In the domestic market, Verma is confident of a good innings since many aftermarket bus body builders have invested in bus body code accreditation. Most big bus body builders have got the accreditation for bus body code from ARAI or ICAT states Verma. Efforts to invade the OE market are underway. Sphere Thermal Systems plans to add one or two OEs to their client list this year. Verma and Singh are well aware of the market shift, and the role OEMs are expected to play as the unorganised players in the bus industry find the going tough. Verma is certain about the bus industry in India moving towards a fully-built bus rather than get a body built from a local body builder. Eventually it will be factory-built buses, he says. OE business is essential for survival therefore, he adds. To bus fleet operators, Sphere offers annual maintenance contract. Their engineer is posted at the depot in case of large customer fleet.

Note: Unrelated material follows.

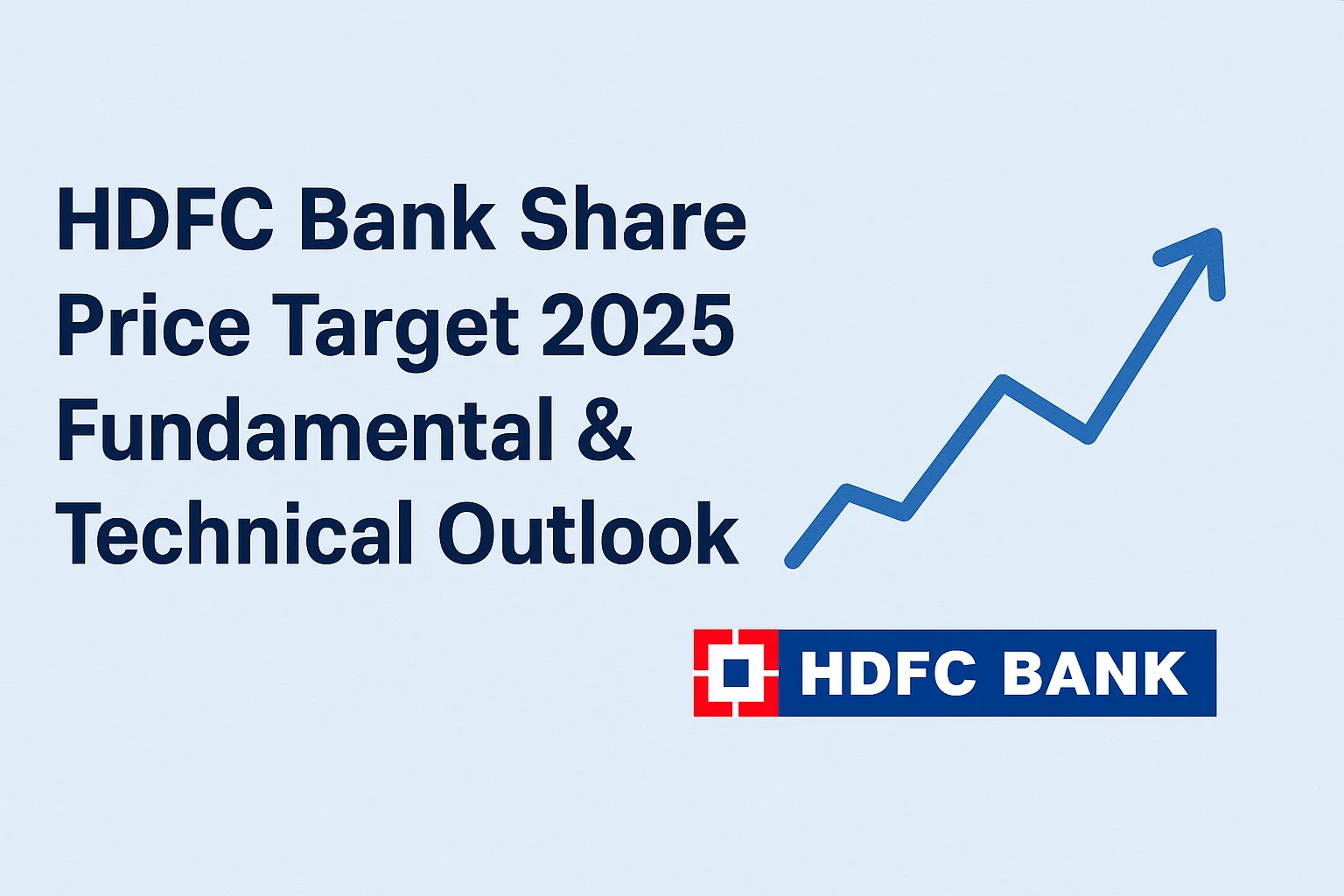 HDFC Bank Share Price Target 2025 Fundamental & Technical Outlook

HDFC BANK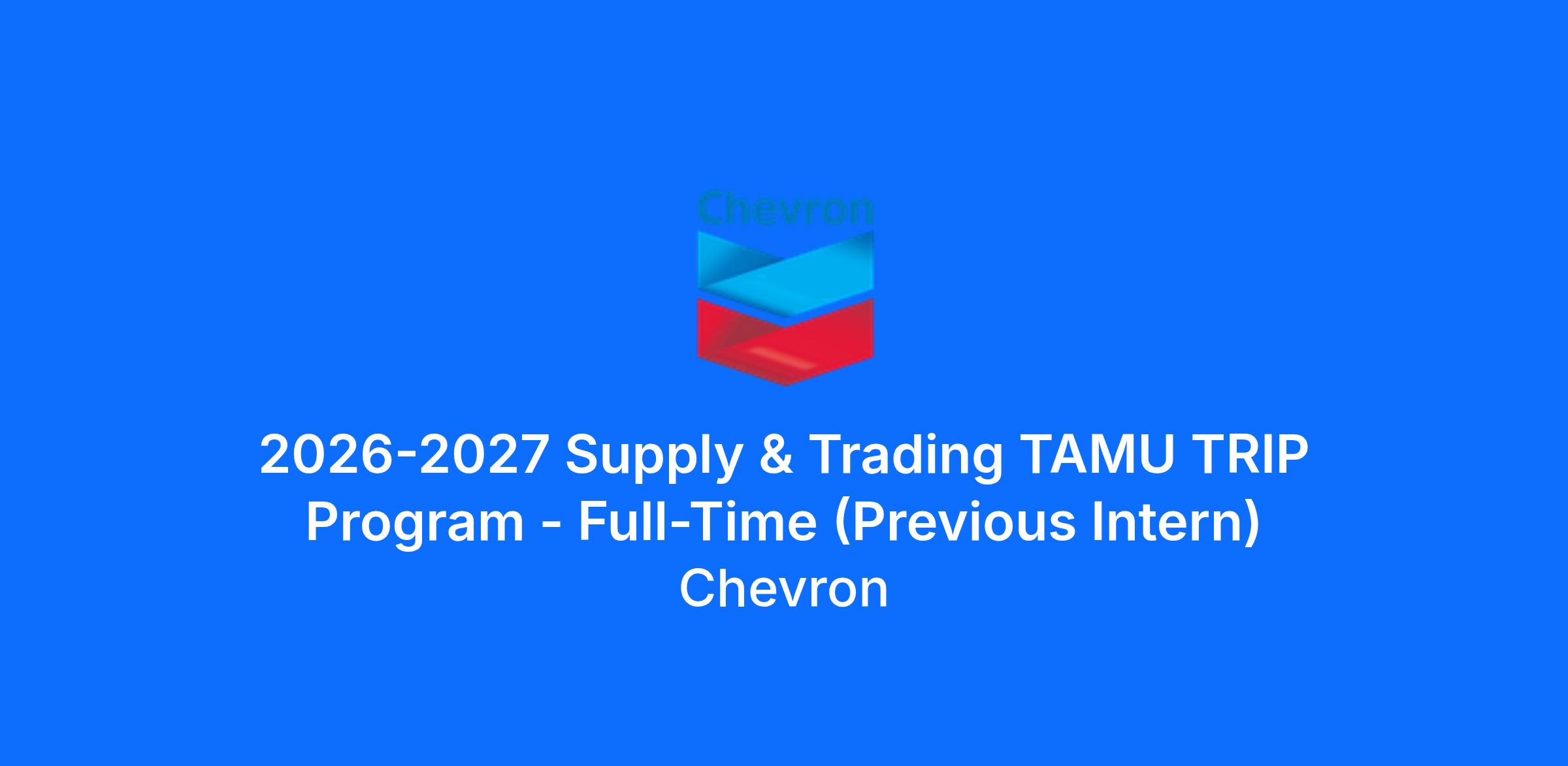 Chevron

2026-2027 Supply & Trading TAMU TRIP Program - Full-Time (Previous Intern)

Chevron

A client who has deployed more than 10 ACs of the company qualifies for an engineer to be posted at his depot. The company commissioned a service centre at Mundra port recently. It would cater to the 30-35 buses out of the fleet of buses that operates there, which have been fitted with Sphere ACs. The service centre, according to Singh, is being looked upon as a profit centre, and will cater to not just their company units but those of other brands as well. Service, he claims, would be offered at a very reasonable cost. Planning to commission service centres in South India, including Bangalore, the company, according to Verma, will continue to seek growth on the basis of the support it would offer to its customers. Well aware that South India is the strongest bus AC market in India, Verma avers that they currently sell good numbers in Gujarat and Rajasthan. With people in South India preferring to undertake bus journeys; over night journeys especially, Verma is hoping that their entry into South India will bring good growth. It is a highly competitive market for certain, but Verma is confident of making inroads based on the company’s philosophy of offering good service, good price and good quality.